MinHeap::MinHeap(int a[], int size)
{
heap_size = size;
harr = a;  // store address of array
int i = (heap_size - 1) / 2;
while (i >= 0)
{
MinHeapify(i);
i--;
}
}

// Method to remove minimum element (or root) from min heap
int MinHeap::extractMin()
{
if (heap_size == 0)
return INT_MAX;

// Store the minimum vakue.
int root = harr[0];

// If there are more than 1 items, move the last item to root
// and call heapify.
if (heap_size > 1)
{
harr[0] = harr[heap_size - 1];
MinHeapify(0);
}
heap_size--;

return root;
}

// A recursive method to heapify a subtree with root at given index
// This method assumes that the subtrees are already heapified
void MinHeap::MinHeapify(int i)
{
int l = left(i);
int r = right(i);
int smallest = i;
if (l < heap_size && harr[l] < harr[i])
smallest = l;
if (r < heap_size && harr[r] < harr[smallest])
smallest = r;
if (smallest != i)
{
swap(&harr[i], &harr[smallest]);
MinHeapify(smallest);
}
}

// A utility function to swap two elements
void swap(int *x, int *y)
{
int temp = *x;
*x = *y;
*y = temp;
}

// Function to return k'th largest element in a given array
int kthBiggest(int arr[], int n, int k)
{
// Build a heap of first k elements: O(k) time
MinHeap mh(arr, k);

// Process remaining n-k elements.  If current element is
// bigger than root, replace root with current element
for (int i = k; i < n; i++)
if (arr[i] > mh.getMin())
mh.replaceMax(arr[i]);

// Return root
return mh.getMin();
}

// Driver program to test above methods
int main()
{
int a[] = { 8, 5, -4, -6, 9, 3, 7, -1, 2, 0, 15, -11, -13, 14, 12, 20 };
int n = (a, sizeof(a) / sizeof(int));
cout << "K'th biggest  element is " << kthBiggest(a, n, 3);
return 0;
}

5.期望线性时间的方法-随机选择法（使用快速排序）

回忆一下快排算法，每次都根据主元将数组划分为两部分，一部分数全部比主元要小，另一部分全部比主元要大，划分完之后可以得到主元的位置，也就是可以知道主元是数组中第多大的数。那么可以根据此信息，来找到第 k 大的数，每次都只对划分后的一部分数进行处理。如果主元刚好是第 k 大的数则直接返回主元就可以了。否则更具主元的位置来缩小查找空间，迭代查找。
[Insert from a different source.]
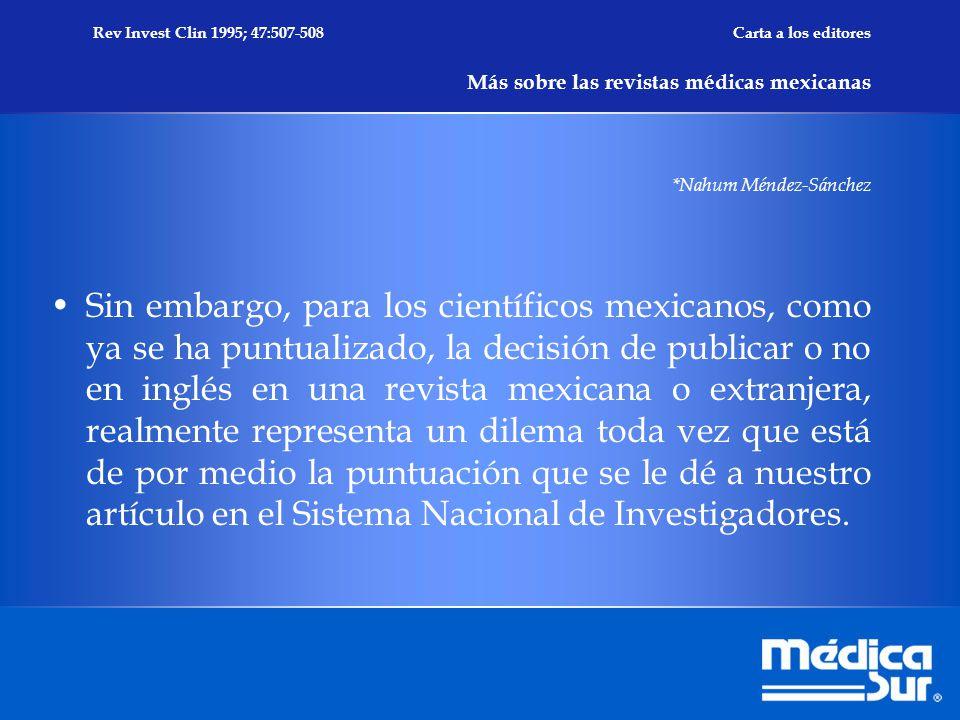 Sin embargo, para los científicos mexicanos, como ya se ha puntualizado, la decisión de publicar o no en inglés en una revista mexicana o extranjera, realmente representa un dilema toda vez que está de por medio la puntuación que se le dé a nuestro artículo en el Sistema Nacional de Investigadores.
为了得到期望的时间复杂度为线性时间复杂度，快速排序中的主元的选择使用随机数。

该算法的期望时间复杂度为O(n)

// C++ implementation of randomized quickSelect
#include<iostream>
#include<climits>
#include<cstdlib>
using namespace std;

int randomPartition(int arr[], int l, int r);

// This function returns k'th biggest element in arr[l..r] using
// QuickSort based method. ASSUMPTION: ELEMENTS IN ARR[] ARE DISTINCT
int kthBiggest(int arr[], int l, int r, int k)
{
// If k is smaller than number of elements in array
if (k > 0 && k <= r - l + 1)
{
// Partition the array around a random element and
// get position of pivot element in sorted array
int pos = randomPartition(arr, l, r);

// If position is same as k
if (pos - l == k - 1)
return arr[pos];
if (pos - l > k - 1)  // If position is more, recur for left subarray
return kthBiggest(arr, l, pos - 1, k);

// Else recur for right subarray
return kthBiggest(arr, pos + 1, r, k - pos + l - 1);
}

// If k is more than number of elements in array
return INT_MIN;
}

void swap(int *a, int *b)
{
int temp = *a;
*a = *b;
*b = temp;
}

// Standard partition process of QuickSort().  It considers the last
// element as pivot and moves all smaller element to right of it and
// greater elements to left. This function is used by randomPartition()
int partition(int arr[], int l, int r)
{
int x = arr[r], i = l;
for (int j = l; j <= r - 1; j++)
{
if (arr[j] > x)
{
swap(&arr[i], &arr[j]);
i++;
}
}
swap(&arr[i], &arr[r]);
return i;
}

// Picks a random pivot element between l and r and partitions
// arr[l..r] arount the randomly picked element using partition()
int randomPartition(int arr[], int l, int r)
{
int n = r - l + 1;
int pivot = rand() % n;
swap(&arr[l + pivot], &arr[r]);
return partition(arr, l, r);
}

// Driver program to test above methods
int main()
{
int a[] = { 8, 5, -4, -6, 9, 3, 7, -1, 2, 0, 15, -11, -13, 14, 12, 20 };
int n = (a, sizeof(a) / sizeof(int));
cout << "K'th biggest element is " << kthBiggest(a, 0, n - 1, 2);
return 0;
}

6.最坏时间为线性时间的方法-BFPRT

算法导论中介绍了一种方法，能保证最坏情况下该算法依旧是线性时间复杂度。

算法步骤：

1.将数组的 n 个数划分为 n/5 组，每组 5 个元素。

2.寻找这 n/5 组中每一组的中位数：首先对每组元素进行插入排序，然后确定每组有序元素的中位数。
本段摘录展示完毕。